What this exercise asks:
A. In the text on Duripelta australis, retype everything from "- Authority: Forster, 1956" down to "to New Zealand." with no changes.
B. According to the text on Duripelta australis, where is the holotype of this spider kept?
C. Condense the paragraph beginning "The male is recorded" from the text on Duripelta australis into a shorter version that keeps its main facts.

Text passage:
□ □ □ □ □

Duripelta australis
- Conservation status: Data Deficit (NZ TCS)

Scientific classification
- Kingdom: Animalia
- Phylum: Arthropoda
- Subphylum: Chelicerata
- Class: Arachnida
- Order: Araneae
- Infraorder: Araneomorphae
- Family: Orsolobidae
- Genus: Duripelta
- Species: D. australis
- Binomial name: Duripelta australis Forster, 1956

= Duripelta australis =

- Authority: Forster, 1956
- Conservation status: DD

Species of spider

Duripelta australis is a species of Orsolobidae spider. The species is endemic to New Zealand.

==Taxonomy==
This species was described in 1956 by Ray Forster from male and female specimens collected in the South Island of New Zealand. The holotype is stored in Canterbury Museum.

==Description==
The male is recorded at 1.8 mm in length whereas the female is 1.9 mm. The carapace is reddish brown and the abdomen is blackish brown with chevron patterns dorsally.

==Distribution==
This species is only know from the South Island of New Zealand.

==Conservation status==
Under the New Zealand Threat Classification System, this species is listed as "Data Deficient" with the qualifiers of "Data Poor: Size", "Data Poor: Trend" and "One Location".

□ □ □ □ □

Dataset extract:
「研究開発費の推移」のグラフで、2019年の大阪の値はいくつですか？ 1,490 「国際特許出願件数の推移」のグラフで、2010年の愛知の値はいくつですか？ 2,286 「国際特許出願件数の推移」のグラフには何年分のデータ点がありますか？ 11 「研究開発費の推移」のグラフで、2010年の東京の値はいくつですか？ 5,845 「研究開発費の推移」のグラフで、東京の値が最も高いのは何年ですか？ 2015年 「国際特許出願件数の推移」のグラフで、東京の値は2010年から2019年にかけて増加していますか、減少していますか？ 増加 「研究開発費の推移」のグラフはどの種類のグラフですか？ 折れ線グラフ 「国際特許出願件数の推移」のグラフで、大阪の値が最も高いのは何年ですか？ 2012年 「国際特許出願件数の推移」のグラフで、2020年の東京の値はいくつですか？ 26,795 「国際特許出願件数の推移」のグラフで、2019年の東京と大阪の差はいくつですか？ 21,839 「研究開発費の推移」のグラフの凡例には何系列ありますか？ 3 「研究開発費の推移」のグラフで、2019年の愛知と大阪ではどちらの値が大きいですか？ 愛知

□ □ □ □ □

Solutions by task:
A.
- Authority: Forster, 1956
- Conservation status: DD

Species of spider

Duripelta australis is a species of Orsolobidae spider. The species is endemic to New Zealand.

B. It is kept in Canterbury Museum.

C. Males measure 1.8 mm and females 1.9 mm. The carapace is reddish brown, and the blackish-brown abdomen has chevron patterns on its upper side.